American pizza restaurant chain

Aurelio's Pizza is an Illinois restaurant chain which centers its business around the thin crust variety of Chicago-style pizza. Aurelio's Pizza has three corporate owned stores and 37 franchised locations in six states. Aurelio's Pizza is the oldest Chicago pizza franchise restaurant, franchising since 1974.

==History==
James Aurelio founded Macomb, Illinois' first pizza restaurant, The Italian Village, in 1952. In the mid-1950s, one of James' nephews, Joe Aurelio Jr., came to Macomb to work in the restaurant. Joe eventually moved back home to the Chicago area in 1959 and his cousin Louis Gaetano became co-owner of The Italian Village.

Joe then founded his own pizza restaurant, named Aurelio's. This was a small, four table restaurant on Ridge Rd. in Homewood. Both Aurelios specialized in a distinctive thin crust pizza that was sliced in "Chicago style" square pieces. The company's slogan is "Aurelio's is Pizza!"

When James Aurelio died, Louis Gaetano sold The Italian Village and it became an Aurelio's Pizza franchise. The chain's main competitors are Rosati's Pizza, Nancy's Pizza, and Home Run Inn, as well as many smaller family-owned establishments. The son of James Aurelio, Larry Aurelio, subsequently started a new pizza chain named Larry A's.

The chain's specialties are its thin-crust pizza and "calabrese," known by most as a calzone.

==In popular culture==

In May 2025, Aurelio's Pizza gained publicity through news reports about the newly-elected Pope Leo XIV (born Robert Francis Prevost) and his connections to his hometown of Chicago.
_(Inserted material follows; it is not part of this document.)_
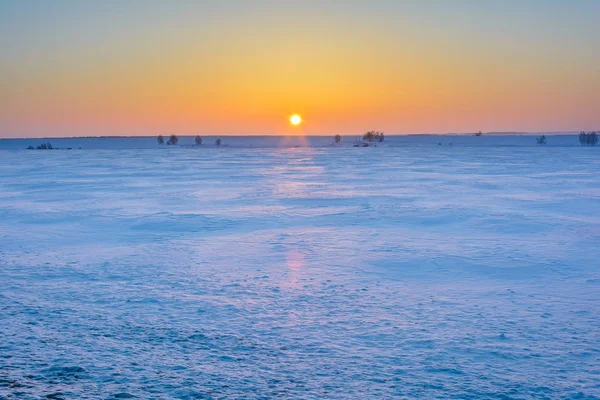 Появление Солнца Рано Утром Над Горизонтом — стоковое фото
The Prevost brothers have been longtime patrons of the restaurant. The chain published a 2024 photo showing the then-Cardinal with family and old friends at the original Aurelio's in Homewood, Illinois during a homecoming visit. Capitalizing on the publicity, Aurelio's revealed that they were trademarking "Pope-a-Roni" for a new pizza recipe.